Von einem rechtsmissbräuchlichen Gebot im ersten Termin ist hier nach den Umständen auszugehen, ohne dass es dafür einer Beweisaufnahme zu den Absichten der Gläubigervertreterin bei der Gebotsabgabe bedurft hätte, wie das Beschwerdegericht meint. Bei einem Eigengebot des Gläubigervertreters, das auf die Herbeiführung der Rechtsfolgen des § 85a Abs. 1 und 2 ZVG gerichtet ist, spricht eine tatsächliche Vermutung für die missbräuchliche Absicht, den von § 85a Abs. 1 ZVG bezweckten Schuldnerschutz zu unterlaufen (Senat, Beschluss vom , V ZB 83/06, Umdruck S. 18 ff.). So liegt es hier.
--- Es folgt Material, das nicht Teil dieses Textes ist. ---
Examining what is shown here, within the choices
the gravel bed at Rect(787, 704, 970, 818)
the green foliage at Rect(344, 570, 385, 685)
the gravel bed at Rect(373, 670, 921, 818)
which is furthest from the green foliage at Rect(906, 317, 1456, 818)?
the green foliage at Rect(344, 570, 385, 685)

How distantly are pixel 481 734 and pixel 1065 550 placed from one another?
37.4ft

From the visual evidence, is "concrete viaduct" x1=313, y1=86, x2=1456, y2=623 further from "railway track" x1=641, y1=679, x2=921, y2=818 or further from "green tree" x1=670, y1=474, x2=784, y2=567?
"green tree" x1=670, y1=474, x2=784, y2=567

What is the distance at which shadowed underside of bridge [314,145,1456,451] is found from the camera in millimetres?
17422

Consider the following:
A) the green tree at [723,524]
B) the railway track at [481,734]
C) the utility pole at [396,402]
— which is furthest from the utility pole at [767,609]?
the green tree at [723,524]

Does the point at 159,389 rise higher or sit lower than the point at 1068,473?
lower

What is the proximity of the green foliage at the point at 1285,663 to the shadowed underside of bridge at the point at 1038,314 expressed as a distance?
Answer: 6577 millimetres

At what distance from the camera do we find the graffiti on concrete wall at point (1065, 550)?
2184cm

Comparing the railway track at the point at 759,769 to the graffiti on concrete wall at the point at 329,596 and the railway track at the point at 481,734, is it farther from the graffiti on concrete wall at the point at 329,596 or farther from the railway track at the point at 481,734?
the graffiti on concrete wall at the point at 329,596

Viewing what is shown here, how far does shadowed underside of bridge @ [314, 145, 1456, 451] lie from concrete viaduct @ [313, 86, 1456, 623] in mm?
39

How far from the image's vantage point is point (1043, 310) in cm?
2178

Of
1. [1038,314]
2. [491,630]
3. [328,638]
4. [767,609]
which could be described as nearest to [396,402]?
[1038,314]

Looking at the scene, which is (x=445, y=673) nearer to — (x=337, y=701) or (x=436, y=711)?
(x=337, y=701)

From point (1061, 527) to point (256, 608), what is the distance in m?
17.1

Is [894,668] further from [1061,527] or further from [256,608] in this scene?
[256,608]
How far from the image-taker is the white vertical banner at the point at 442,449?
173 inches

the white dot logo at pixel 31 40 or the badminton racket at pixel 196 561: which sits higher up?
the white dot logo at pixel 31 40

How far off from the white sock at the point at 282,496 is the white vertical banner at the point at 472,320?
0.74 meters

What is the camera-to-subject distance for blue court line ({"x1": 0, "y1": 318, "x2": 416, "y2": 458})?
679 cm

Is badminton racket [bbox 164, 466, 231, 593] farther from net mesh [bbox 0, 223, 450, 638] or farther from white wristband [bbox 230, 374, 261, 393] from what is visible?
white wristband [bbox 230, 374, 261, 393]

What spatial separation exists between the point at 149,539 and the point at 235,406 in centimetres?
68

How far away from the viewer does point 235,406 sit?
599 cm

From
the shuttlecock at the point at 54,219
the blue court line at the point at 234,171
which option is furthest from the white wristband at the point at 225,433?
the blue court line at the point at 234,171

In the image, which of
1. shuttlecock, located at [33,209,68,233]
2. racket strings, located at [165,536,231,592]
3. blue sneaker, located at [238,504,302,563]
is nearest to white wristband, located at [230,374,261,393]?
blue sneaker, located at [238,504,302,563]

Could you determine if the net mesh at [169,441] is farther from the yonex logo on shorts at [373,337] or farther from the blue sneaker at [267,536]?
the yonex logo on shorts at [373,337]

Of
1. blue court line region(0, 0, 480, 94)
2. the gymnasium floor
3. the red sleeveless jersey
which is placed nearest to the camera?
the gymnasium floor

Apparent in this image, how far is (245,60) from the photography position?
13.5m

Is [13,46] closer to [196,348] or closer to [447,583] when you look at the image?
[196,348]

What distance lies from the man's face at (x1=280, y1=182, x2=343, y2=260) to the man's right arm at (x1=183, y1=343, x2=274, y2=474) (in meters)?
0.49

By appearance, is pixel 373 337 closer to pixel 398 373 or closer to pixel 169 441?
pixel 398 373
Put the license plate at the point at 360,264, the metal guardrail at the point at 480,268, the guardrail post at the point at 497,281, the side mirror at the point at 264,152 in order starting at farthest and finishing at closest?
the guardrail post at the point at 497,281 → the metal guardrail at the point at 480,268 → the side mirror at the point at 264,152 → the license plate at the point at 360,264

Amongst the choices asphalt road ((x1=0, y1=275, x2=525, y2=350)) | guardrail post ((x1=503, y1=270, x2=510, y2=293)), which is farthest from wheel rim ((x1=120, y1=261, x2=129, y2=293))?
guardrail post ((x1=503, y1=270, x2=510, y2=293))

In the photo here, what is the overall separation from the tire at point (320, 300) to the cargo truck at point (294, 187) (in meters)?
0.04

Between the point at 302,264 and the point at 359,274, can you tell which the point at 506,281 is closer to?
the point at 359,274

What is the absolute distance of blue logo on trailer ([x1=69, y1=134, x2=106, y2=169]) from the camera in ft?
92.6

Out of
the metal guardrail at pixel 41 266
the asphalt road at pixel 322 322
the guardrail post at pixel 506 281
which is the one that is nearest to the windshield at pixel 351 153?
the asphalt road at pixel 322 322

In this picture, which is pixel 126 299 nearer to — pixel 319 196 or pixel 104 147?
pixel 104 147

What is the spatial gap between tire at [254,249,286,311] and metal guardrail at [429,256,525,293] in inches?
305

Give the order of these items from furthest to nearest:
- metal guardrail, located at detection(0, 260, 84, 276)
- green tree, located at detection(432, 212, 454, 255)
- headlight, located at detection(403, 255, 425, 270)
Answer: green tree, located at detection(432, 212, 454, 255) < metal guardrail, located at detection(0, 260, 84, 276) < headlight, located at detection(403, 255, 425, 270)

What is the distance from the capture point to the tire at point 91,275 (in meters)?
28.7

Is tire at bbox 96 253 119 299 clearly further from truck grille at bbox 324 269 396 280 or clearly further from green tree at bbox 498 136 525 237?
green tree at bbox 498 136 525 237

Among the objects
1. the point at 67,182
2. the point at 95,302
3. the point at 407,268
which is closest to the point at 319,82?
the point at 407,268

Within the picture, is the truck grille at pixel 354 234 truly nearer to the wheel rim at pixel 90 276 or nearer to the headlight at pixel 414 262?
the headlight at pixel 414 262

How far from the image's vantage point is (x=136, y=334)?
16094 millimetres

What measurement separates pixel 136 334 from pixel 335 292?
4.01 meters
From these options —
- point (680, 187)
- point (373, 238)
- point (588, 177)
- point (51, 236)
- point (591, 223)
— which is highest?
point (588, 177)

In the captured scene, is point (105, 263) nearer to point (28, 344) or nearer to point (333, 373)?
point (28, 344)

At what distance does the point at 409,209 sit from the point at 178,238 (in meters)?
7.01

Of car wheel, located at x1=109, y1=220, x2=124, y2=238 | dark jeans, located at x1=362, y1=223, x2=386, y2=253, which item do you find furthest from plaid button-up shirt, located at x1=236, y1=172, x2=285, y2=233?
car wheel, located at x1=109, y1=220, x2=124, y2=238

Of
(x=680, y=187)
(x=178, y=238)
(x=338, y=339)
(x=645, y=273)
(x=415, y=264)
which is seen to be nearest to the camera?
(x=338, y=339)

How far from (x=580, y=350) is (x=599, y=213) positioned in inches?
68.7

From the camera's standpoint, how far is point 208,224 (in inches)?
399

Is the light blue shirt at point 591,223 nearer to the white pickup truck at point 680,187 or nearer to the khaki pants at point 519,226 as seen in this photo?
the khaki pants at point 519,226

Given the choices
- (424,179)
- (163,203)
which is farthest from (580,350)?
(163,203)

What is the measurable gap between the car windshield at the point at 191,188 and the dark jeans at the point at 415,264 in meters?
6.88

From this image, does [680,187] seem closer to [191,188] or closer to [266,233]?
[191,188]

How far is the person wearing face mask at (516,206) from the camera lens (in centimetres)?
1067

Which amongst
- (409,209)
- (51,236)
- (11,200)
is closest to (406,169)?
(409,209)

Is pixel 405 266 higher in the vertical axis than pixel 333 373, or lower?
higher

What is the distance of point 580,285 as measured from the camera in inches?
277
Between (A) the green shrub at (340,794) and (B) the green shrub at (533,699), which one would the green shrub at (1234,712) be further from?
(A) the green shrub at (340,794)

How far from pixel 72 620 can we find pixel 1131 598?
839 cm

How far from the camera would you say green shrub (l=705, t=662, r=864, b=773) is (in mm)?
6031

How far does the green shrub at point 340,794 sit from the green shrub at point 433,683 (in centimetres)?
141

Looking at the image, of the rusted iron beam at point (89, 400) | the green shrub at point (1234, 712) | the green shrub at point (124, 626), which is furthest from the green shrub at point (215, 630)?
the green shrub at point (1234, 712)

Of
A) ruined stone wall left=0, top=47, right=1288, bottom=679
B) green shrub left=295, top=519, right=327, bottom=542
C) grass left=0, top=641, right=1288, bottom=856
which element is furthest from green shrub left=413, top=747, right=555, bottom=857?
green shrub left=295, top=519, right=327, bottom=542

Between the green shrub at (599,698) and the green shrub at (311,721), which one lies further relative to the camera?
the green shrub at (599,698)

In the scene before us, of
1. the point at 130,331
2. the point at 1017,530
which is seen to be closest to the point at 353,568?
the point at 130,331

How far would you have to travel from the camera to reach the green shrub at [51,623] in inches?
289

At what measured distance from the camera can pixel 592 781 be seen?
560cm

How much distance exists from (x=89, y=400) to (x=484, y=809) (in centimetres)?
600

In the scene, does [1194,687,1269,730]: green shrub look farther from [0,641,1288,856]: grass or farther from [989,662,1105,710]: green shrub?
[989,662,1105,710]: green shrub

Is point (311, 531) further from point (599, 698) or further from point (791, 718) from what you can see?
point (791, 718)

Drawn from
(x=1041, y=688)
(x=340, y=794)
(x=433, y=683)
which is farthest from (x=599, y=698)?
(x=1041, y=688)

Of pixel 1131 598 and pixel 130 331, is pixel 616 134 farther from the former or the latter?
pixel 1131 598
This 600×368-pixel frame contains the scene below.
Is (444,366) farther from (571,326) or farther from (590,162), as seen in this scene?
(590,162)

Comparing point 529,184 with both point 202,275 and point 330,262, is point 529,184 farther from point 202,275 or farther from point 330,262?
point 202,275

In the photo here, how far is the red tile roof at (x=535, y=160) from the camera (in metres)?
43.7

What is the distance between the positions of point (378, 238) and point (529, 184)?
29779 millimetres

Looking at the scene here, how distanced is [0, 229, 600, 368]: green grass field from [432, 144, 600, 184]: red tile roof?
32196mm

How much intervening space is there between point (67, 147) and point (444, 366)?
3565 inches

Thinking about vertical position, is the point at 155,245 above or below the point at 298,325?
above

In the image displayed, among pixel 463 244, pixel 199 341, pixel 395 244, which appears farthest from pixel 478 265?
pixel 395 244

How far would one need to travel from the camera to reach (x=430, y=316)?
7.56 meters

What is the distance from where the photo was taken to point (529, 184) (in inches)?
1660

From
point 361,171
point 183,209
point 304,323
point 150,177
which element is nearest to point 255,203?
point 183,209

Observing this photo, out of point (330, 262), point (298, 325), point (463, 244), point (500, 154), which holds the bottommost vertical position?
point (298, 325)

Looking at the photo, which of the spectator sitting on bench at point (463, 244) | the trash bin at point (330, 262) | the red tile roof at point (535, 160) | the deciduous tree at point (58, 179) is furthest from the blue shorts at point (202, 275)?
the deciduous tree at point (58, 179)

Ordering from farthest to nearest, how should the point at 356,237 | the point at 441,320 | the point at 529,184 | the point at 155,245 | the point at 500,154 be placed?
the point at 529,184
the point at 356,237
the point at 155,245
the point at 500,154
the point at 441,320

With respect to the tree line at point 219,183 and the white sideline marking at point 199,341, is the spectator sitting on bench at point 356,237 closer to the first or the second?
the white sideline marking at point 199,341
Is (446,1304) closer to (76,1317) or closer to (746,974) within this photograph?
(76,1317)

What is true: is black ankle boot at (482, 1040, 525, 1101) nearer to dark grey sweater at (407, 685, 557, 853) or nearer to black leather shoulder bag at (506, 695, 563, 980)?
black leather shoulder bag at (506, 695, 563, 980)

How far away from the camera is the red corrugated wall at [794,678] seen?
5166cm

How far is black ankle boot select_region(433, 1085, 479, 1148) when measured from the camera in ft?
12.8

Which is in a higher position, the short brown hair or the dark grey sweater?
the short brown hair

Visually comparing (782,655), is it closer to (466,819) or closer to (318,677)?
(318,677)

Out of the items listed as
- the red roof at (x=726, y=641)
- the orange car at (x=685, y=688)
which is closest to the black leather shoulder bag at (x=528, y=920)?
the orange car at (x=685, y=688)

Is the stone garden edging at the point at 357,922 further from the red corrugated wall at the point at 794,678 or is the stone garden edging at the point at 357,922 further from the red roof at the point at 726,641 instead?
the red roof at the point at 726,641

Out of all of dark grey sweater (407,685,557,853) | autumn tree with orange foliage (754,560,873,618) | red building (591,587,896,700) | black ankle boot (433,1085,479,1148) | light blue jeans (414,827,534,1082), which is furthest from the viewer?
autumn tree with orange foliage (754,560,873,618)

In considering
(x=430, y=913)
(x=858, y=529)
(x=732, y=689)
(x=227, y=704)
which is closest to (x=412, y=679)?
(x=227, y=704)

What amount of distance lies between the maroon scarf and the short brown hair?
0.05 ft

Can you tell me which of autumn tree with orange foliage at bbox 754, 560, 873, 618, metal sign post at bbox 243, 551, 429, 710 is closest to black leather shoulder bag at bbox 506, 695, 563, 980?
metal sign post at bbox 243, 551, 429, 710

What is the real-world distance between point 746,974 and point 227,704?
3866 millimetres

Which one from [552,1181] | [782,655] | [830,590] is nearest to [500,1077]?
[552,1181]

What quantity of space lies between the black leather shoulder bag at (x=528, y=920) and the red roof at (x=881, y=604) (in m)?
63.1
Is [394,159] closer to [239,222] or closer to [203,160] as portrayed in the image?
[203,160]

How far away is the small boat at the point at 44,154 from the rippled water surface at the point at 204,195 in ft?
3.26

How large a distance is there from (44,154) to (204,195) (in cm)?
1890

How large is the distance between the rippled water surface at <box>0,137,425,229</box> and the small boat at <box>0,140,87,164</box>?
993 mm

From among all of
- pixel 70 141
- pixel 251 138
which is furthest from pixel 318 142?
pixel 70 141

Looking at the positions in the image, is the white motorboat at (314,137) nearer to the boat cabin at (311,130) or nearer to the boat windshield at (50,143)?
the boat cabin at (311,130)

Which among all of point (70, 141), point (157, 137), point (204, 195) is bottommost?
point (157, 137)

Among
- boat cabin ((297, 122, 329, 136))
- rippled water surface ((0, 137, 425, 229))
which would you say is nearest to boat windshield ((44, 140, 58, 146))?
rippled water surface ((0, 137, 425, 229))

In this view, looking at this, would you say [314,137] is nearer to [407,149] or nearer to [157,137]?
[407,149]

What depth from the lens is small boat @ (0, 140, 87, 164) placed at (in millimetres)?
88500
Anhaltspunkte dafür, dass die Terminsvertreterin der Gläubigerin mit ihrem Gebot ein rechtlich zulässiges Ziel verfolgt hätte, werden von der Rechtsbeschwerdeerwiderung nicht aufgezeigt.
2. Wegen der rechtsmissbräuchlichen Gebotsabgabe im ersten Termin galt die Wertgrenze des § 85a Abs. 1 ZVG auch im zweiten Termin. Der Grundsatz der Einmaligkeit der Anwendung der Wertgrenze in § 85a Abs. 2 Satz 2 ZVG ist nicht anzuwenden, wenn die Gebotsabgabe des Gläubigervertreters im ersten Termin dazu diente, den gesetzlichen Schutz des Schuldners vor einer Verschleuderung seines Vermögens zu unterlaufen und zu einer Bestimmung des zweiten Versteigerungstermins von Amts wegen geführt hat (vgl. Senat, Beschl. v. , V ZB 83/06, Umdruck Seite 21).
3. Die Wertgrenze des § 85a Abs. 1 ZVG ist hier auch noch für das im dritten Termin abgegebene Meistgebot zu beachten. Der dritte Termin ist auf einen Fortsetzungsantrag der Gläubigerin nach § 31 ZVG von dem Vollstreckungsgericht bestimmt worden, nachdem der zweite Versteigerungstermin mangels Abgabe von Geboten ergebnislos geblieben und das Verfahren gem. § 77 Abs. 1 ZVG eingestellt worden ist.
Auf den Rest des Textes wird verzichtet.